Carlos Navarro, empezó con 13 años como voluntario en labores de vigilancia forestal, después fue brigadista y más tarde trabajó en unidades helitransportadas, por lo que conoce el fuego desde abajo y desde el aire. Hoy, es piloto e instructor en operaciones de extinción de incendios.
Precisión, riesgo y coordinación
Su trabajo forma parte de una rama de la aviación poco conocida, como es la de los pilotos de emergencias. En su caso, no vuelan pasajeros ni mercancías, sino que participan en incendios, rescates o salvamentos, y la demanda de estos perfiles aumenta en las campañas más duras, pero muchos jóvenes desconocen que esta salida profesional existe, según recoge el diario ‘Tribuna Ávila’.
“La emergencia hace que la toma de decisiones sea crítica”, explica Carlos. En un incendio, el piloto debe decidir por dónde entrar, qué punto de agua utilizar, cómo aproximarse a las llamas y cuándo una maniobra deja de ser segura, teniendo en cuenta que a ello se suma que el fuego puede generar corrientes de aire, alterar el viento y reducir la visibilidad.
“Siempre tuve una pequeña obsesión por los incendios y por volar.”
Por ello, la coordinación con los equipos de tierra es clave.
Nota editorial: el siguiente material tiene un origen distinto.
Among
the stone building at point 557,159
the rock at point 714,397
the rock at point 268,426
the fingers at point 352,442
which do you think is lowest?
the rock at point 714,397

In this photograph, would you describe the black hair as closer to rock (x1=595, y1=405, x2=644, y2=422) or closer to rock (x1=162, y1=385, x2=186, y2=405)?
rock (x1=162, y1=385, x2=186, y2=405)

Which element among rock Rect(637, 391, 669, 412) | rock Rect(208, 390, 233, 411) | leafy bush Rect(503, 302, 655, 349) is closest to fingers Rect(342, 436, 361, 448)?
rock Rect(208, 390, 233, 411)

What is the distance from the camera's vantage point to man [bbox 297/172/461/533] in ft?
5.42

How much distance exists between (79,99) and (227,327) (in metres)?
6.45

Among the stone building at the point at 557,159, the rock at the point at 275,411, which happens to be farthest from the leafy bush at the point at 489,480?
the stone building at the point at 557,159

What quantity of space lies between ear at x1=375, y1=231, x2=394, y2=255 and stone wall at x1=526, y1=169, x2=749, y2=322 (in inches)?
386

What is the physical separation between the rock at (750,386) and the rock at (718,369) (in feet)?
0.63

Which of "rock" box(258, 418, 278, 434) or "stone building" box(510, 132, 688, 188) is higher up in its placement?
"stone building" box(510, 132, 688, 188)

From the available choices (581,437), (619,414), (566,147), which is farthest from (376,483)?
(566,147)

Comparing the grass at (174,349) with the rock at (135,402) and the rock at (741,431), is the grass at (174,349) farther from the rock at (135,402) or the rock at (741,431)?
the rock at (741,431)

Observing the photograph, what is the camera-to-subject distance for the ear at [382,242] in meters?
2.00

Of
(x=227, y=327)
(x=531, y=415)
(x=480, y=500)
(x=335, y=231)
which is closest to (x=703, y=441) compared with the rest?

Carlos describe la relación con las brigadas como “un binomio inseparable”, porque ellos son quienes observan desde abajo, guían la maniobra y corrigen la trayectoria si es necesario, aunque reconoce que “debemos estar concentrados, blindarnos un poco, pero también exteriorizar la presión negativa para no cargarla”.
Un sector que busca más estabilidad y prevención
Además, cree que los incendios actuales son más difíciles por la combinación de olas de calor, más vegetación acumulada en el monte y viviendas cada vez más próximas a zonas forestales. “La carga de combustible ha aumentado por la pérdida de usos tradicionales”, señala, haciendo hincapié en que el problema no es solo apagar fuegos, sino gestionar mejor el territorio antes de que arda.
También reclama más reconocimiento para el sector, ya que, durante años el trabajo ha sido muy estacional, con la intensidad de los meses de verano y después poca continuidad. Por eso defiende alargar las campañas, mejorar las bases, profesionalizar las condiciones y explicar mejor a la sociedad qué hacen estos equipos, y recuerda que “muchas bases estaban sin instalaciones, se ha mejorado pero queda mucho por hacer”.
Sin embargo, y pese a la dureza del oficio, Carlos anima a los futuros pilotos a conocer esta salida profesional. “Es un trabajo muy reconfortante”, asegura, ya que, para él, volar contra el fuego significa haber unido dos vocaciones, como la de proteger el monte y pilotar. “Es un trabajo muy digno”, concluye, “y hay que seguir mejorando sus condiciones”.
Requisitos para pilotar en un incendio
Llegar a pilotar en un incendio exige una preparación muy específica, porque primero hay que obtener la licencia comercial de helicóptero, después habilitarse para cada modelo de aeronave y, finalmente, completar cursos de operaciones de emergencia, donde se aprende a coordinarse con otros medios aéreos y terrestres, transportar brigadas, lanzar agua y tomar decisiones rápidas en situaciones de presión.